> Exercise directions
Rewrite the entries below, replacing "Return" with "Output" and leaving everything else unchanged.

> The records
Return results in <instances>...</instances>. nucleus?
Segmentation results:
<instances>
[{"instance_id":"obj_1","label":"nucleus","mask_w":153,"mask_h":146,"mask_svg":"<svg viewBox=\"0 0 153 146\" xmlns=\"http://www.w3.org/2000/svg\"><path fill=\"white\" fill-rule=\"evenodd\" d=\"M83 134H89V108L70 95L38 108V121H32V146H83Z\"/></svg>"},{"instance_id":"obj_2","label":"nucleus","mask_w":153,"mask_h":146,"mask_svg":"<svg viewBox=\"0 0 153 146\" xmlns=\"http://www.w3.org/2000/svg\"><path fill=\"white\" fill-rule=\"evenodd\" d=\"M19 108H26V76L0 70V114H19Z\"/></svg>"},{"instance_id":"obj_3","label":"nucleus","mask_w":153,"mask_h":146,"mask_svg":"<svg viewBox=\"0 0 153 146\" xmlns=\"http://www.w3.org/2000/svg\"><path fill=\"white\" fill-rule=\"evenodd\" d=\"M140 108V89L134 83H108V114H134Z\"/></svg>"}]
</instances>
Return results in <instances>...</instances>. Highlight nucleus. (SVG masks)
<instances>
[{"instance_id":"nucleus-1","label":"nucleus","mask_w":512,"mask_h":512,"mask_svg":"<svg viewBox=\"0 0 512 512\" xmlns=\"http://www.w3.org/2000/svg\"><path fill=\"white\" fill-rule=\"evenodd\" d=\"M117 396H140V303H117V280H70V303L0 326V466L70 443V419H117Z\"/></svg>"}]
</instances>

> Solution to this exercise
Output results in <instances>...</instances>. nucleus?
Segmentation results:
<instances>
[{"instance_id":"obj_1","label":"nucleus","mask_w":153,"mask_h":146,"mask_svg":"<svg viewBox=\"0 0 153 146\" xmlns=\"http://www.w3.org/2000/svg\"><path fill=\"white\" fill-rule=\"evenodd\" d=\"M83 134H89V108L70 95L38 108V121H32V146H83Z\"/></svg>"},{"instance_id":"obj_2","label":"nucleus","mask_w":153,"mask_h":146,"mask_svg":"<svg viewBox=\"0 0 153 146\" xmlns=\"http://www.w3.org/2000/svg\"><path fill=\"white\" fill-rule=\"evenodd\" d=\"M19 108H26V76L0 70V114H19Z\"/></svg>"},{"instance_id":"obj_3","label":"nucleus","mask_w":153,"mask_h":146,"mask_svg":"<svg viewBox=\"0 0 153 146\" xmlns=\"http://www.w3.org/2000/svg\"><path fill=\"white\" fill-rule=\"evenodd\" d=\"M140 108V89L134 83H108V114H134Z\"/></svg>"}]
</instances>
Output results in <instances>...</instances>. Highlight nucleus. (SVG masks)
<instances>
[{"instance_id":"nucleus-1","label":"nucleus","mask_w":512,"mask_h":512,"mask_svg":"<svg viewBox=\"0 0 512 512\" xmlns=\"http://www.w3.org/2000/svg\"><path fill=\"white\" fill-rule=\"evenodd\" d=\"M117 396H140V303H117V280H70V303L0 326V466L70 443V419H117Z\"/></svg>"}]
</instances>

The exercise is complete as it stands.